**TASK DESCRIPTION:** Below are lines of data; count those that contain "California" and give the total alone.

**GIVEN RECORDS:**

Content starts

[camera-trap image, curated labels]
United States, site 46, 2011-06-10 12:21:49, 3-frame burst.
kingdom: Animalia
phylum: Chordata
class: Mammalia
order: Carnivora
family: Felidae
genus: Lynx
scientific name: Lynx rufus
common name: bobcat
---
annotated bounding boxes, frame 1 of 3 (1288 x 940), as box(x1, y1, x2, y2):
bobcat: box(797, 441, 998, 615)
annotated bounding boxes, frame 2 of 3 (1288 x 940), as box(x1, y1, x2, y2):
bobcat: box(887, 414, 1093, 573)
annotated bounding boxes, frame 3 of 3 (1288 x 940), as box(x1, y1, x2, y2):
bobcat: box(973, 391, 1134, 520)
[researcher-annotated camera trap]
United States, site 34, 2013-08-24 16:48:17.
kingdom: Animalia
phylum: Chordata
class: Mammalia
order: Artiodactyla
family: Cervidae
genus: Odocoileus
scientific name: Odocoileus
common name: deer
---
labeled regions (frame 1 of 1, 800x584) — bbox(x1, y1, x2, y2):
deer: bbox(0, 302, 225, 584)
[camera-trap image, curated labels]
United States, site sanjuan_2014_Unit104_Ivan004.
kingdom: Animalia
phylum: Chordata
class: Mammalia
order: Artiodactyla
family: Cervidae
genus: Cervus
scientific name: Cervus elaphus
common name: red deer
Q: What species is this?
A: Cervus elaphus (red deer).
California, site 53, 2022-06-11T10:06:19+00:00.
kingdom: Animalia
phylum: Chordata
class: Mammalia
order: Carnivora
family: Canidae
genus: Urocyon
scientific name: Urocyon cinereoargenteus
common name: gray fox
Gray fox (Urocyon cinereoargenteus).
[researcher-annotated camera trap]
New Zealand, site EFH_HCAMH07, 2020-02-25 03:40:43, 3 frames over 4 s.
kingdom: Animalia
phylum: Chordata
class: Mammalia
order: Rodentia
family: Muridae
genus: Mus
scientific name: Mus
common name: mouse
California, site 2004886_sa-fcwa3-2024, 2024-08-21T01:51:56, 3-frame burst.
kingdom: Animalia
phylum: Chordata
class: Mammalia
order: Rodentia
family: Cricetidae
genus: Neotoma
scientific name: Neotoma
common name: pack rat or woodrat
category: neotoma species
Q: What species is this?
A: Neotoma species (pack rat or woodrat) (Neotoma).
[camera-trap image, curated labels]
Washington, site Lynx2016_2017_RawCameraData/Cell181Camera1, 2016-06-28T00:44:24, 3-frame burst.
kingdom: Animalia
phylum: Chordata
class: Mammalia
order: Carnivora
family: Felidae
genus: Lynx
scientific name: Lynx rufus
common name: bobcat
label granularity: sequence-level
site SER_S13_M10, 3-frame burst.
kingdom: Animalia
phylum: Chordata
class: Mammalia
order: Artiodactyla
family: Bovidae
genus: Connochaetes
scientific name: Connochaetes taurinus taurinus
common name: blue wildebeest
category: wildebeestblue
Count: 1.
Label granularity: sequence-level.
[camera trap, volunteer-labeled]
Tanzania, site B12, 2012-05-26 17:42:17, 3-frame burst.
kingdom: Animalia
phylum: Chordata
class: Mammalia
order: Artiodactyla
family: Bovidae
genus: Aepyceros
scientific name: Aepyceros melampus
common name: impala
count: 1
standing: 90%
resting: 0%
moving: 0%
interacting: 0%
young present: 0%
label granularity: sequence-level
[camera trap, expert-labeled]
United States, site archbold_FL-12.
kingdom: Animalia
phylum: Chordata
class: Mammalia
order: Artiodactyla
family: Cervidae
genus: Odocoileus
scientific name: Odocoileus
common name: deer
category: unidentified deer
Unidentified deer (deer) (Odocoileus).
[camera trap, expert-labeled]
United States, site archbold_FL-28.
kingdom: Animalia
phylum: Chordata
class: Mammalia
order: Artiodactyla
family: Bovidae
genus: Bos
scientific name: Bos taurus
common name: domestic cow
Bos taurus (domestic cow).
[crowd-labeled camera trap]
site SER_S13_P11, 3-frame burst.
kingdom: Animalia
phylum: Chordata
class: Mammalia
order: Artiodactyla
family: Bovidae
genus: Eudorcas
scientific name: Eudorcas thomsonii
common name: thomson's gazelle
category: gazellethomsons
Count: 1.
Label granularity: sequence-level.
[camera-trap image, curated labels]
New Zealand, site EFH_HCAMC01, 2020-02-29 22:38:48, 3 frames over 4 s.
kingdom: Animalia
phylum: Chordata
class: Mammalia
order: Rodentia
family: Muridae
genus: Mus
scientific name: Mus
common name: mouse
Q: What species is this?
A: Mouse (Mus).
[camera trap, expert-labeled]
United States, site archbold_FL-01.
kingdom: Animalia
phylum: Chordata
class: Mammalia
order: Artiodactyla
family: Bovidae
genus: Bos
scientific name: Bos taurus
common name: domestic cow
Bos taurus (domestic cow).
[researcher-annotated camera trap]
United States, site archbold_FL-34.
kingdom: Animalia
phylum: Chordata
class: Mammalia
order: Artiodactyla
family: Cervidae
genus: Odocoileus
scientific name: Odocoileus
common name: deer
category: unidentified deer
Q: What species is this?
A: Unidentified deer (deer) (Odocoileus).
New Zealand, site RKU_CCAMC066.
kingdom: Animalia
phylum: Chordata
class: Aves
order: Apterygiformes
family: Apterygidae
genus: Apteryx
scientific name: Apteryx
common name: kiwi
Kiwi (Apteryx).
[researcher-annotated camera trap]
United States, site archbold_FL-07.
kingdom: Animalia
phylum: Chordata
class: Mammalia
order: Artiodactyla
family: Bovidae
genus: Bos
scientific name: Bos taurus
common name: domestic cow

Content ends

**ANSWER SPACE:** 2